Walker CB, Redding-Johanson AM, Baidoo EE, Rajeev L, He Z, Hendrickson EL, Joachimiak MP, Stolyar S, Arkin AP, Leigh JA, Zhou J, Keasling JD, Mukhopadhyay A, Stahl DA - ISME J (2012)

Bottom Line: These measurements indicate a decrease in transcript abundance for energy-consuming biosynthetic functions in syntrophically grown M. maripaludis, with an increase in transcript abundance for genes involved in the energy-generating central pathway for methanogenesis.A common theme was an apparent increase in transcripts for functions using H(2) directly as reductant, versus those using the reduced deazaflavin (coenzyme F(420)).The greater importance of direct reduction by H(2) was supported by improved syntrophic growth of a deletion mutant in an F(420)-dependent dehydrogenase of M. maripaludis.
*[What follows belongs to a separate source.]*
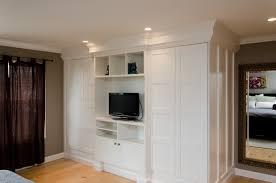 Ikea Pax Closet Shocking On Modern Interior And Exterior Ideas For - Exterior closet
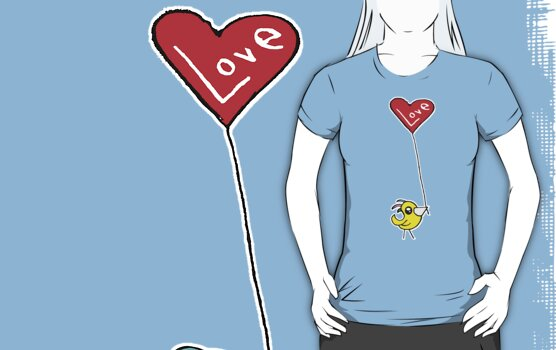 LOVE BIRD by S DOT SLAUGHTER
View Article: PubMed Central - PubMed

Affiliation: Department of Civil and Environmental Engineering, University of Washington, Seattle, WA, USA.

ABSTRACT
Methanococcus maripaludis grown syntrophically with Desulfovibrio vulgaris was compared with M. maripaludis monocultures grown under hydrogen limitation using transcriptional, proteomic and metabolite analyses. These measurements indicate a decrease in transcript abundance for energy-consuming biosynthetic functions in syntrophically grown M. maripaludis, with an increase in transcript abundance for genes involved in the energy-generating central pathway for methanogenesis. Compared with growth in monoculture under hydrogen limitation, the response of paralogous genes, such as those coding for hydrogenases, often diverged, with transcripts of one variant increasing in relative abundance, whereas the other was little changed or significantly decreased in abundance. A common theme was an apparent increase in transcripts for functions using H(2) directly as reductant, versus those using the reduced deazaflavin (coenzyme F(420)). The greater importance of direct reduction by H(2) was supported by improved syntrophic growth of a deletion mutant in an F(420)-dependent dehydrogenase of M. maripaludis. These data suggest that paralogous genes enable the methanogen to adapt to changing substrate availability, sustaining it under environmental conditions that are often near the thermodynamic threshold for growth. Additionally, the discovery of interspecies alanine transfer adds another metabolic dimension to this environmentally relevant mutualism.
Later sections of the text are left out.